**WHAT YOU ARE ASKED TO DO:** Copy the following listing word for word.

**RECORD EXTRACTS:**
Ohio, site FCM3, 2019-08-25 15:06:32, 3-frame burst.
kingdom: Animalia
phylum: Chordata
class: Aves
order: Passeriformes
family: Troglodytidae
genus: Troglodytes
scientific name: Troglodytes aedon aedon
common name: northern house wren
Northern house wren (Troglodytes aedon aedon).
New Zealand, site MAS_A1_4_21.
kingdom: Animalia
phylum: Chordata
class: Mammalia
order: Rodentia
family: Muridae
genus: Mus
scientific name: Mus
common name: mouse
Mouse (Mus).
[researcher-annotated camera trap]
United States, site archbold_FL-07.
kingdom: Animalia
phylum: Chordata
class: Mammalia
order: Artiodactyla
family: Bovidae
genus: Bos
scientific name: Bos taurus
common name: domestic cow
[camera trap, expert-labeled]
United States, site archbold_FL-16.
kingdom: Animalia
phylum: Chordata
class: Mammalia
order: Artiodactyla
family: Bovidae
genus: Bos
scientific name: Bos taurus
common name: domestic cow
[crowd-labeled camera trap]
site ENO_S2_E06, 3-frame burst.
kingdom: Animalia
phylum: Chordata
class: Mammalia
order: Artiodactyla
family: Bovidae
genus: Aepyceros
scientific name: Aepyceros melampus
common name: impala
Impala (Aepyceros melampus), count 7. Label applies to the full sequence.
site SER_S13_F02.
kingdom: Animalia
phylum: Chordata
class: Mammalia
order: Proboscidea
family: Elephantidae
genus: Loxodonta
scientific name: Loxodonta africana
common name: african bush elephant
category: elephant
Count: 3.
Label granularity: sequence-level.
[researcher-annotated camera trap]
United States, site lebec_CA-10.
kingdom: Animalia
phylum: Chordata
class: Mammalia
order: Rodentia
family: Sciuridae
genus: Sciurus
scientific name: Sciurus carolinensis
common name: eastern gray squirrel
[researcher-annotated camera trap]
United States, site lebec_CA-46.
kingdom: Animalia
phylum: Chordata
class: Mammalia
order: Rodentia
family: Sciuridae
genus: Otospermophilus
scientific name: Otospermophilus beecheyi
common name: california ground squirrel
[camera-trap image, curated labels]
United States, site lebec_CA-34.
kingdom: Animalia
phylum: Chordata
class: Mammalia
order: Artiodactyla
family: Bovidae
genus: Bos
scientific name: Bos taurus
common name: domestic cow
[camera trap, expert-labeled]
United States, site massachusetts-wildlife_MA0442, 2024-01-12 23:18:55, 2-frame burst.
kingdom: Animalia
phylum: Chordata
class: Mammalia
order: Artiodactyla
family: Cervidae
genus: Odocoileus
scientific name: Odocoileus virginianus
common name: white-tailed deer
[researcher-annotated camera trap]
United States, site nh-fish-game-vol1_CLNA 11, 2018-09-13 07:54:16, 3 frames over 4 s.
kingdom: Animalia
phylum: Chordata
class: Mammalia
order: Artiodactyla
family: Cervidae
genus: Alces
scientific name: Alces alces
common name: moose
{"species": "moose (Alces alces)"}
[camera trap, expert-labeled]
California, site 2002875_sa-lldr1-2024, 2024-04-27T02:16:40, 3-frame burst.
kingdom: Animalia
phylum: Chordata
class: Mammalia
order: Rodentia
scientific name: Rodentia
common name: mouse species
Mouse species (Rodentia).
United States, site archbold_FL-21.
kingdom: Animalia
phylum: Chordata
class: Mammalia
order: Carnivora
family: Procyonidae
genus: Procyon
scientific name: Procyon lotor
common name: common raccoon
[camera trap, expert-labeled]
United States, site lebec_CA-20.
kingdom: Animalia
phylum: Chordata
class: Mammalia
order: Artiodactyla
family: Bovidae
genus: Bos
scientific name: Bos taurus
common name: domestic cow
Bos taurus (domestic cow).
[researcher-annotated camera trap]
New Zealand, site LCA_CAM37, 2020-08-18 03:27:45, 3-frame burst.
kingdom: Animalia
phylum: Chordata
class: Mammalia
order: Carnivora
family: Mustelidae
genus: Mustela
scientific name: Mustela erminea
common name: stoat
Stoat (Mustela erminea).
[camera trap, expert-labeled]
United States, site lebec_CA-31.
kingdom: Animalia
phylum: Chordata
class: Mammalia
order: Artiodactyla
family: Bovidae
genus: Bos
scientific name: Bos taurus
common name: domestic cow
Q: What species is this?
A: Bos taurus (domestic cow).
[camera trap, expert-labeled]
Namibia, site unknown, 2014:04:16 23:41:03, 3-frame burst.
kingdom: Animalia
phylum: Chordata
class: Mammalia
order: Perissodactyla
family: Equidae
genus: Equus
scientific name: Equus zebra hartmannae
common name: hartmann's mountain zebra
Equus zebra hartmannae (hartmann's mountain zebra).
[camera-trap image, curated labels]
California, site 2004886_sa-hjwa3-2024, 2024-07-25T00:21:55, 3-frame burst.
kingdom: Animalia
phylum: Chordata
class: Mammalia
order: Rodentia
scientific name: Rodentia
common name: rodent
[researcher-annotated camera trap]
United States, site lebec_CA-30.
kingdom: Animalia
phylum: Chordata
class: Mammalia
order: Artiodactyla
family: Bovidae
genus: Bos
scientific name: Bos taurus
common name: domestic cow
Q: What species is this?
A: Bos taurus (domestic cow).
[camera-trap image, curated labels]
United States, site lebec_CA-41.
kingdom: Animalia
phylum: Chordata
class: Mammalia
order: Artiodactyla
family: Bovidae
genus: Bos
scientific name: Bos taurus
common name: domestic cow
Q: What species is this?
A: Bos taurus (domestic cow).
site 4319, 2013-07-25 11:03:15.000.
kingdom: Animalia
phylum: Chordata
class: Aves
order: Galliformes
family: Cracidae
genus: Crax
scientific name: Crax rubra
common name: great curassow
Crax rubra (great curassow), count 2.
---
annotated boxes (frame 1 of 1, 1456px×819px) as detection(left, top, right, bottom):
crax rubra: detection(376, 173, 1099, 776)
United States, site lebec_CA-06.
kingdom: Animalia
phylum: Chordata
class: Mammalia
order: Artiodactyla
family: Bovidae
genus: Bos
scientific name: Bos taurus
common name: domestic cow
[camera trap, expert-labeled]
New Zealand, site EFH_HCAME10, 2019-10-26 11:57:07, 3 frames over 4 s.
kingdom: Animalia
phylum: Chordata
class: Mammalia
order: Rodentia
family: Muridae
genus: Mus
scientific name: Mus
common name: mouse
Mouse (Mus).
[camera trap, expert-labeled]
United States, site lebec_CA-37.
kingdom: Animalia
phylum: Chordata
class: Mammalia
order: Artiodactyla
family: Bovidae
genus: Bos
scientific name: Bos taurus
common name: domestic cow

**EXERCISE RESULT:**
Ohio, site FCM3, 2019-08-25 15:06:32, 3-frame burst.
kingdom: Animalia
phylum: Chordata
class: Aves
order: Passeriformes
family: Troglodytidae
genus: Troglodytes
scientific name: Troglodytes aedon aedon
common name: northern house wren
Northern house wren (Troglodytes aedon aedon).
New Zealand, site MAS_A1_4_21.
kingdom: Animalia
phylum: Chordata
class: Mammalia
order: Rodentia
family: Muridae
genus: Mus
scientific name: Mus
common name: mouse
Mouse (Mus).
[researcher-annotated camera trap]
United States, site archbold_FL-07.
kingdom: Animalia
phylum: Chordata
class: Mammalia
order: Artiodactyla
family: Bovidae
genus: Bos
scientific name: Bos taurus
common name: domestic cow
[camera trap, expert-labeled]
United States, site archbold_FL-16.
kingdom: Animalia
phylum: Chordata
class: Mammalia
order: Artiodactyla
family: Bovidae
genus: Bos
scientific name: Bos taurus
common name: domestic cow
[crowd-labeled camera trap]
site ENO_S2_E06, 3-frame burst.
kingdom: Animalia
phylum: Chordata
class: Mammalia
order: Artiodactyla
family: Bovidae
genus: Aepyceros
scientific name: Aepyceros melampus
common name: impala
Impala (Aepyceros melampus), count 7. Label applies to the full sequence.
site SER_S13_F02.
kingdom: Animalia
phylum: Chordata
class: Mammalia
order: Proboscidea
family: Elephantidae
genus: Loxodonta
scientific name: Loxodonta africana
common name: african bush elephant
category: elephant
Count: 3.
Label granularity: sequence-level.
[researcher-annotated camera trap]
United States, site lebec_CA-10.
kingdom: Animalia
phylum: Chordata
class: Mammalia
order: Rodentia
family: Sciuridae
genus: Sciurus
scientific name: Sciurus carolinensis
common name: eastern gray squirrel
[researcher-annotated camera trap]
United States, site lebec_CA-46.
kingdom: Animalia
phylum: Chordata
class: Mammalia
order: Rodentia
family: Sciuridae
genus: Otospermophilus
scientific name: Otospermophilus beecheyi
common name: california ground squirrel
[camera-trap image, curated labels]
United States, site lebec_CA-34.
kingdom: Animalia
phylum: Chordata
class: Mammalia
order: Artiodactyla
family: Bovidae
genus: Bos
scientific name: Bos taurus
common name: domestic cow
[camera trap, expert-labeled]
United States, site massachusetts-wildlife_MA0442, 2024-01-12 23:18:55, 2-frame burst.
kingdom: Animalia
phylum: Chordata
class: Mammalia
order: Artiodactyla
family: Cervidae
genus: Odocoileus
scientific name: Odocoileus virginianus
common name: white-tailed deer
[researcher-annotated camera trap]
United States, site nh-fish-game-vol1_CLNA 11, 2018-09-13 07:54:16, 3 frames over 4 s.
kingdom: Animalia
phylum: Chordata
class: Mammalia
order: Artiodactyla
family: Cervidae
genus: Alces
scientific name: Alces alces
common name: moose
{"species": "moose (Alces alces)"}
[camera trap, expert-labeled]
California, site 2002875_sa-lldr1-2024, 2024-04-27T02:16:40, 3-frame burst.
kingdom: Animalia
phylum: Chordata
class: Mammalia
order: Rodentia
scientific name: Rodentia
common name: mouse species
Mouse species (Rodentia).
United States, site archbold_FL-21.
kingdom: Animalia
phylum: Chordata
class: Mammalia
order: Carnivora
family: Procyonidae
genus: Procyon
scientific name: Procyon lotor
common name: common raccoon
[camera trap, expert-labeled]
United States, site lebec_CA-20.
kingdom: Animalia
phylum: Chordata
class: Mammalia
order: Artiodactyla
family: Bovidae
genus: Bos
scientific name: Bos taurus
common name: domestic cow
Bos taurus (domestic cow).
[researcher-annotated camera trap]
New Zealand, site LCA_CAM37, 2020-08-18 03:27:45, 3-frame burst.
kingdom: Animalia
phylum: Chordata
class: Mammalia
order: Carnivora
family: Mustelidae
genus: Mustela
scientific name: Mustela erminea
common name: stoat
Stoat (Mustela erminea).
[camera trap, expert-labeled]
United States, site lebec_CA-31.
kingdom: Animalia
phylum: Chordata
class: Mammalia
order: Artiodactyla
family: Bovidae
genus: Bos
scientific name: Bos taurus
common name: domestic cow
Q: What species is this?
A: Bos taurus (domestic cow).
[camera trap, expert-labeled]
Namibia, site unknown, 2014:04:16 23:41:03, 3-frame burst.
kingdom: Animalia
phylum: Chordata
class: Mammalia
order: Perissodactyla
family: Equidae
genus: Equus
scientific name: Equus zebra hartmannae
common name: hartmann's mountain zebra
Equus zebra hartmannae (hartmann's mountain zebra).
[camera-trap image, curated labels]
California, site 2004886_sa-hjwa3-2024, 2024-07-25T00:21:55, 3-frame burst.
kingdom: Animalia
phylum: Chordata
class: Mammalia
order: Rodentia
scientific name: Rodentia
common name: rodent
[researcher-annotated camera trap]
United States, site lebec_CA-30.
kingdom: Animalia
phylum: Chordata
class: Mammalia
order: Artiodactyla
family: Bovidae
genus: Bos
scientific name: Bos taurus
common name: domestic cow
Q: What species is this?
A: Bos taurus (domestic cow).
[camera-trap image, curated labels]
United States, site lebec_CA-41.
kingdom: Animalia
phylum: Chordata
class: Mammalia
order: Artiodactyla
family: Bovidae
genus: Bos
scientific name: Bos taurus
common name: domestic cow
Q: What species is this?
A: Bos taurus (domestic cow).
site 4319, 2013-07-25 11:03:15.000.
kingdom: Animalia
phylum: Chordata
class: Aves
order: Galliformes
family: Cracidae
genus: Crax
scientific name: Crax rubra
common name: great curassow
Crax rubra (great curassow), count 2.
---
annotated boxes (frame 1 of 1, 1456px×819px) as detection(left, top, right, bottom):
crax rubra: detection(376, 173, 1099, 776)
United States, site lebec_CA-06.
kingdom: Animalia
phylum: Chordata
class: Mammalia
order: Artiodactyla
family: Bovidae
genus: Bos
scientific name: Bos taurus
common name: domestic cow
[camera trap, expert-labeled]
New Zealand, site EFH_HCAME10, 2019-10-26 11:57:07, 3 frames over 4 s.
kingdom: Animalia
phylum: Chordata
class: Mammalia
order: Rodentia
family: Muridae
genus: Mus
scientific name: Mus
common name: mouse
Mouse (Mus).
[camera trap, expert-labeled]
United States, site lebec_CA-37.
kingdom: Animalia
phylum: Chordata
class: Mammalia
order: Artiodactyla
family: Bovidae
genus: Bos
scientific name: Bos taurus
common name: domestic cow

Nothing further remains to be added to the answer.